- [Do this]: Take the data below and repeat it exactly.

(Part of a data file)
╔══

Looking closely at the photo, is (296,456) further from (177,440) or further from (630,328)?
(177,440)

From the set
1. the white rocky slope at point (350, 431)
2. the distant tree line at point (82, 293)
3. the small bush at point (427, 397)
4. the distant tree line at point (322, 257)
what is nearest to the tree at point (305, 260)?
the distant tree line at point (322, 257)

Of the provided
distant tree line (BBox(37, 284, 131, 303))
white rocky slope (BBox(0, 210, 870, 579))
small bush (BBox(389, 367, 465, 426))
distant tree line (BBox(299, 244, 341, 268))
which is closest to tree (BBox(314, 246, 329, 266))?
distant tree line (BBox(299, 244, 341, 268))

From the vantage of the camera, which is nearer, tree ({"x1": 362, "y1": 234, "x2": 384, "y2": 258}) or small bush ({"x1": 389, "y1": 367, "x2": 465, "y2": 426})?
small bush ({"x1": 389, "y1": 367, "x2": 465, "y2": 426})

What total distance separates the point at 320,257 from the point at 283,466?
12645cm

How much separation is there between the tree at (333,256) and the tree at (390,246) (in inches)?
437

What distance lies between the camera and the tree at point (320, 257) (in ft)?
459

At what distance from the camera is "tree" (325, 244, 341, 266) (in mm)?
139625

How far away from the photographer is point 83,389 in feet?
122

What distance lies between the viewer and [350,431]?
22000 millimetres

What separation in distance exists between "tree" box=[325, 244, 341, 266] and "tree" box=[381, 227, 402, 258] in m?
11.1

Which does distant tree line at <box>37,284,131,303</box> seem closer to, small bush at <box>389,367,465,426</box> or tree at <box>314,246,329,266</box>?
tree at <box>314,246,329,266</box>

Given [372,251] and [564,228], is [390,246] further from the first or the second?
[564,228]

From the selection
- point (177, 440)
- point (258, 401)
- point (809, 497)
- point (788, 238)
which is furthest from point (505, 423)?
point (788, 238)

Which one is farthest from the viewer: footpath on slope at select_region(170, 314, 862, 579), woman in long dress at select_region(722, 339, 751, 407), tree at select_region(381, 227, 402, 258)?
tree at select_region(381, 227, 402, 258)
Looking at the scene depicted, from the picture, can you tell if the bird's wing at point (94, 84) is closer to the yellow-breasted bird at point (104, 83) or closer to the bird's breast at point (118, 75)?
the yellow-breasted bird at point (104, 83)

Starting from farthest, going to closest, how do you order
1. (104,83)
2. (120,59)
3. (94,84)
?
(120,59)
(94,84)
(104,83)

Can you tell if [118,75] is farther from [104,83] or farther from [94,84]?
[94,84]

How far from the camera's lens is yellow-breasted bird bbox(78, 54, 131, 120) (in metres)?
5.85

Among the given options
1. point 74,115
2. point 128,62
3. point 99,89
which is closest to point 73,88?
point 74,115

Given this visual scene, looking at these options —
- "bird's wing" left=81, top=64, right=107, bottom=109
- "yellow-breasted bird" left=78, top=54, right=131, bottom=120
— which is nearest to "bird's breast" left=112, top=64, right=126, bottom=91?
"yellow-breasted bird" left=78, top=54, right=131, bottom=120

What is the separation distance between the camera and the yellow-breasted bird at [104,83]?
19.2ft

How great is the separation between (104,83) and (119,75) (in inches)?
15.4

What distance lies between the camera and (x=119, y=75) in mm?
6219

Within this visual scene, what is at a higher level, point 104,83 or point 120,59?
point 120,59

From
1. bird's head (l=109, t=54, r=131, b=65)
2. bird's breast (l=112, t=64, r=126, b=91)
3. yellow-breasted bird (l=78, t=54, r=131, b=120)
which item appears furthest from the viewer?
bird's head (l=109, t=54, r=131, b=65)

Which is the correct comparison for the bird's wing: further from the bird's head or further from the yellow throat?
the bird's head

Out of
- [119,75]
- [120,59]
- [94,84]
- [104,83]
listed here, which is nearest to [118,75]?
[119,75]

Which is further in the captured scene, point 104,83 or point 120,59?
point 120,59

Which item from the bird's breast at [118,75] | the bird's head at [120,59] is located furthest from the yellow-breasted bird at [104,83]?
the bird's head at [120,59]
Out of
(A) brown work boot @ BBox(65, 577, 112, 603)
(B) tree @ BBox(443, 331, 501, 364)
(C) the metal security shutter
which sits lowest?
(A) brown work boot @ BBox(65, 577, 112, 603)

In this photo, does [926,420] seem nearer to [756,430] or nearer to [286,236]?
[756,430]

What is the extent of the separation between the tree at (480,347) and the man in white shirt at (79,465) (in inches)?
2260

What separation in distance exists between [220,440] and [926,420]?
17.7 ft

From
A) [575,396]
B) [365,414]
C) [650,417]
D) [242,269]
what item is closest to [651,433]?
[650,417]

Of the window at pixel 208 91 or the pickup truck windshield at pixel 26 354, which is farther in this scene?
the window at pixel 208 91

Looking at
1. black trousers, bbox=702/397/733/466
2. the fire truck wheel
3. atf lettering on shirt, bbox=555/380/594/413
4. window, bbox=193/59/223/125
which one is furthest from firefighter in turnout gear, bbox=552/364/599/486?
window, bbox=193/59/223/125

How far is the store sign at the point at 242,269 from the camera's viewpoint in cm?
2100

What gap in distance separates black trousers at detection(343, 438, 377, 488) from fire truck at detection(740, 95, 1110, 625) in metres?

╚══

- [Problem solution]:
Looking closely at the photo, is (296,456) further from (177,440) or further from (630,328)?
(177,440)

From the set
1. the white rocky slope at point (350, 431)
2. the distant tree line at point (82, 293)
3. the small bush at point (427, 397)
4. the distant tree line at point (322, 257)
what is nearest to the tree at point (305, 260)?
the distant tree line at point (322, 257)

Of the provided
distant tree line (BBox(37, 284, 131, 303))
white rocky slope (BBox(0, 210, 870, 579))
small bush (BBox(389, 367, 465, 426))
distant tree line (BBox(299, 244, 341, 268))
which is closest to tree (BBox(314, 246, 329, 266))?
distant tree line (BBox(299, 244, 341, 268))

From the vantage of the camera, which is nearer, tree ({"x1": 362, "y1": 234, "x2": 384, "y2": 258}) or small bush ({"x1": 389, "y1": 367, "x2": 465, "y2": 426})?
small bush ({"x1": 389, "y1": 367, "x2": 465, "y2": 426})

What total distance separates the point at 320,257 from the point at 283,466?
12645cm

How much separation is there between the tree at (333,256) and the tree at (390,246) (in inches)?
437

What distance lies between the camera and the tree at point (320, 257) (in ft)?
459

At what distance from the camera is "tree" (325, 244, 341, 266) (in mm)?
139625

How far away from the photographer is point 83,389 in feet?
122

What distance lies between the viewer and [350,431]?
22000 millimetres

What separation in distance exists between "tree" box=[325, 244, 341, 266] and "tree" box=[381, 227, 402, 258] in m?
11.1

Which does distant tree line at <box>37,284,131,303</box> seem closer to, small bush at <box>389,367,465,426</box> or tree at <box>314,246,329,266</box>?
tree at <box>314,246,329,266</box>

Given [372,251] and [564,228], is [390,246] further from the first or the second?
[564,228]

From the selection
- point (177, 440)
- point (258, 401)
- point (809, 497)
- point (788, 238)
which is furthest from point (505, 423)?
point (788, 238)

Which one is farthest from the viewer: footpath on slope at select_region(170, 314, 862, 579), woman in long dress at select_region(722, 339, 751, 407), tree at select_region(381, 227, 402, 258)?
tree at select_region(381, 227, 402, 258)
Looking at the scene depicted, from the picture, can you tell if the bird's wing at point (94, 84) is closer to the yellow-breasted bird at point (104, 83) or closer to the bird's breast at point (118, 75)?
the yellow-breasted bird at point (104, 83)

Starting from farthest, going to closest, how do you order
1. (104,83)
2. (120,59)
3. (94,84)
?
(120,59)
(94,84)
(104,83)

Can you tell if [118,75] is farther from [104,83] or farther from [94,84]?
[94,84]

How far from the camera's lens is yellow-breasted bird bbox(78, 54, 131, 120) (in metres)?
5.85

Among the given options
1. point 74,115
2. point 128,62
3. point 99,89
which is closest to point 73,88?
point 74,115

Given this visual scene, looking at these options —
- "bird's wing" left=81, top=64, right=107, bottom=109
- "yellow-breasted bird" left=78, top=54, right=131, bottom=120
— which is nearest to "bird's breast" left=112, top=64, right=126, bottom=91?
"yellow-breasted bird" left=78, top=54, right=131, bottom=120

What is the separation distance between the camera and the yellow-breasted bird at [104,83]?
19.2ft

How great is the separation between (104,83) and (119,75) (in inches)?
15.4

What distance lies between the camera and (x=119, y=75) in mm?
6219

Within this visual scene, what is at a higher level, point 104,83 or point 120,59?
point 120,59

From
1. bird's head (l=109, t=54, r=131, b=65)
2. bird's breast (l=112, t=64, r=126, b=91)
3. yellow-breasted bird (l=78, t=54, r=131, b=120)
which item appears furthest from the viewer?
bird's head (l=109, t=54, r=131, b=65)

Which is the correct comparison for the bird's wing: further from the bird's head or further from the yellow throat?
the bird's head

Out of
- [119,75]
- [120,59]
- [94,84]
- [104,83]
listed here, which is nearest to [118,75]?
[119,75]

Which is further in the captured scene, point 104,83 or point 120,59?
point 120,59

Which item from the bird's breast at [118,75] | the bird's head at [120,59] is located furthest from the yellow-breasted bird at [104,83]?
the bird's head at [120,59]
Out of
(A) brown work boot @ BBox(65, 577, 112, 603)
(B) tree @ BBox(443, 331, 501, 364)
(C) the metal security shutter
which sits lowest?
(A) brown work boot @ BBox(65, 577, 112, 603)

In this photo, does [926,420] seem nearer to [756,430] or nearer to [286,236]?
[756,430]

What is the extent of the separation between the tree at (480,347) and the man in white shirt at (79,465) (in inches)?
2260

What separation in distance exists between [220,440] and [926,420]?
17.7 ft

From
A) [575,396]
B) [365,414]
C) [650,417]
D) [242,269]
what item is closest to [651,433]?
[650,417]

Of the window at pixel 208 91 or the pickup truck windshield at pixel 26 354, which is farther in this scene?
the window at pixel 208 91

Looking at
1. black trousers, bbox=702/397/733/466
2. the fire truck wheel
3. atf lettering on shirt, bbox=555/380/594/413
4. window, bbox=193/59/223/125
which one is furthest from firefighter in turnout gear, bbox=552/364/599/486?
window, bbox=193/59/223/125

How far is the store sign at the point at 242,269 from the camera's viewpoint in cm?
2100

What gap in distance separates black trousers at detection(343, 438, 377, 488) from fire truck at detection(740, 95, 1110, 625) in metres?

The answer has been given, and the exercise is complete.